Taiwan's economic standstill belies Ma's pledge of growth
Re-elected by a solid margin in January, Taiwan's president, Ma Ying-jeou, began his second term on Sunday with dismal approval ratings that may augur a difficult second term.
Fundamentally, Ma is a modern Confucian politician who has shown that this ancient political and ethical tradition is very much alive in 21st-century East Asia. Unlike 20th-century totalitarian Confucian politicians like Chiang Kai-shek and Kim Jong-il, Ma is not the heroic incarnation of the state, ruling through the force of unquestionable ethical power. Instead, he is admired for his personal integrity and incorruptibility that in Taiwanese politics distinguishes him from his corrupt predecessor Chen Shui-bian.

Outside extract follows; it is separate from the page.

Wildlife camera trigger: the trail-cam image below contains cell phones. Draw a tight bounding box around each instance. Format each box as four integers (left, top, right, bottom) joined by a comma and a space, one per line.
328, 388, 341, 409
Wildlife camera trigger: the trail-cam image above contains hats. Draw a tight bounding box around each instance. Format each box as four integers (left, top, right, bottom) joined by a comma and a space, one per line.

But Ma's popularity is declining quickly as Taiwanese increasingly believe he is cut off from reality and incompetent. His handling of the island's domestic challenges in his first term was at best ineffectual.
In 2008, Ma came to office promising that opening up to mainland China would create a 'golden decade' for Taiwan's economy. While Beijing was willing to co-operate with him in normalising relations across the strait, the millions of mainland tourists who visited Taiwan and the tiny trickle of investment into Taiwan have done little to offset the ongoing mass emigration of Taiwanese industry to the mainland.
An entire generation of Taiwanese has been educated for a knowledge economy that never materialised due to a lack of investment. Taiwan is now a post-industrial society without a post-industrial economy. Moreover, those Taiwanese who do have jobs have not had pay increases in more than a decade.
Ma is still promising that his golden decade is just around the corner, and voters clearly decided to give him another chance. But, increasingly, the hardworking Taiwanese are becoming resentful and angry that their dreams are being deferred even as construction companies race to build more luxury residential complexes in Taipei.